Sei amico di Marco Melandri, che si è ritirato nel 2019. Combinazione, lo sostituisci tu sulla moto di Iwata. Ti ha dato qualche dritta sulla guida?
“Molte, in generale. Negli ultimi due anni ci siamo allenati spesso insieme a Ravenna e dintorni, e da lui ho imparato un sacco: Marco ha un’esperienza straordinaria e una tecnica e una capacità di mettere a punto la moto che solo i top rider vantano. In più è un ragazzo speciale: nonostante la carriera e i successi, è gentile, disponibile, alla mano. Peccato che da qualche mese si sia trasferito a Trento”.
Una sua dritta che tieni sempre presente?
“Evitare rischi inutili: mi ripeteva spesso che ero al limite e aveva ragione. Me ne sono reso conto in questi mesi come non mai: un goccio di spericolatezza in questo mestiere serve, nel giro di qualifica può rivelarsi la carta giusta, ma va tentua sotto controllo: farsi male è un attimo”.

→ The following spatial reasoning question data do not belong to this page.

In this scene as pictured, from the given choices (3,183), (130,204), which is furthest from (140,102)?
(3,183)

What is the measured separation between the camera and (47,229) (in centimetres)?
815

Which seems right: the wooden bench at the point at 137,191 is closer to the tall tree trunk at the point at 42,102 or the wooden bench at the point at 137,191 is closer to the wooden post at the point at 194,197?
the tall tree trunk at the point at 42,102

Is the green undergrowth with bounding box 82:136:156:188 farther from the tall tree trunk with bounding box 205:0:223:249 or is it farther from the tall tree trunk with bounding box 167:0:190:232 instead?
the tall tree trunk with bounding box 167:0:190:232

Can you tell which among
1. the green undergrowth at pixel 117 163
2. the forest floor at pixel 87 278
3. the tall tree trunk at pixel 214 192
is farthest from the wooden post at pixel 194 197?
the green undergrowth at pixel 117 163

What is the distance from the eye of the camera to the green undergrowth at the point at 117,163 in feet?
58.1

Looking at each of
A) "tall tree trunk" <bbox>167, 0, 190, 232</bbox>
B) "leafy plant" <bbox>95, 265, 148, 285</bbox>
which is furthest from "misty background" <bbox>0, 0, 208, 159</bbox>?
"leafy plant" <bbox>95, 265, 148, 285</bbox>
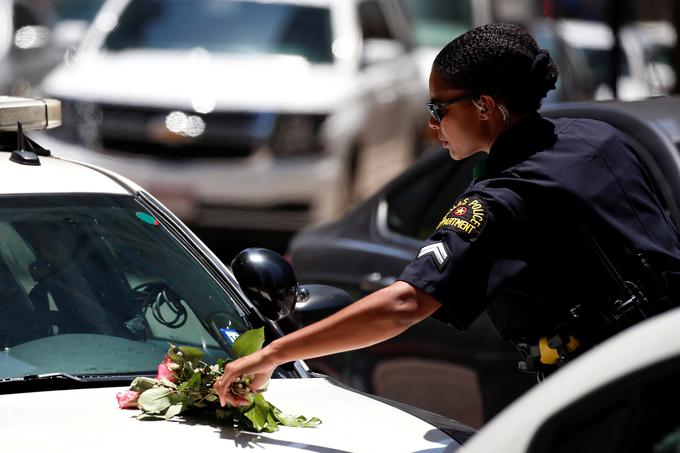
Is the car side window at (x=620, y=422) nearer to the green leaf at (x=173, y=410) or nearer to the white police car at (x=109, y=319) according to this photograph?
the white police car at (x=109, y=319)

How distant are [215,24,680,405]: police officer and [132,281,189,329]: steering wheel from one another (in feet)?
2.36

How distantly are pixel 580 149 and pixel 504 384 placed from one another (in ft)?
6.37

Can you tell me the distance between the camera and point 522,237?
2.99m

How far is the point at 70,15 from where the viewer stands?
53.3 ft

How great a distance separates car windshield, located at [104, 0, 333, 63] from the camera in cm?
1009

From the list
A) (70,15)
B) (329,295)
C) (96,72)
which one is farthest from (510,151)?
(70,15)

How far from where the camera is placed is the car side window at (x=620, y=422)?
2.08 meters

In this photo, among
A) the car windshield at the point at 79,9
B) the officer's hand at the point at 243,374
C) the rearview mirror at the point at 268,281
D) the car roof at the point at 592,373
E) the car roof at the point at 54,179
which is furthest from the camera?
the car windshield at the point at 79,9

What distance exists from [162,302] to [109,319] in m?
0.19

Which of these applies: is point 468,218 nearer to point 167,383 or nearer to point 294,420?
point 294,420

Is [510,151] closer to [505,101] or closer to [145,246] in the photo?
[505,101]

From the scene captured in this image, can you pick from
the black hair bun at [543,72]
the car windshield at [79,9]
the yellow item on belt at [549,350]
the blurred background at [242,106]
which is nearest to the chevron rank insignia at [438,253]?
the yellow item on belt at [549,350]

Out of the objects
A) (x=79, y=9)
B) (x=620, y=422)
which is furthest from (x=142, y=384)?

Com’è nato il tuo amore per le due ruote?
“Grazie a una minimoto regalata da Babbo Natale quando avevo 8 anni. Vicino a casa c’era una pista: avevo visto girare un bambino ed è stato un colpo di fulmine per le due ruote. Anzi, una vera malattia. Gestita benissimo dai miei genitori: ‘se non studi, scordati di correre’ mi dicevano. Risultato: mi sono diplomato al liceo scientifico. Ho anche provato a frequentare l’università, Scienze motorie, ma ormai i ritmi del motociclismo erano diventati altissimi e al corso sono resistito due settimane”.
Nel paddock hai trovato amici o solo avversari?
“Qualche amico l’ho. A cominciare da Lucas Mahias, mio compagno di box nel 2017. Contro qualsiasi pronostico: dall’odio totale, roba da metterci le mani addosso, abbiamo scoperto di essere simili e abbiamo trovato un sostegno l’uno nell’altro. Ho il suo casco, segno che lo porto nel cuore e lo stimo”.
Fai collezione di caschi, come tanti tuoi colleghi?
No, il suo è l’unico. Però mi piacerebbe averne un altro, in effetti”.
Di chi?
“Di Casey Stoner, talento incredibile. Guardarlo in carena era puro spettacolo, un mito vero”.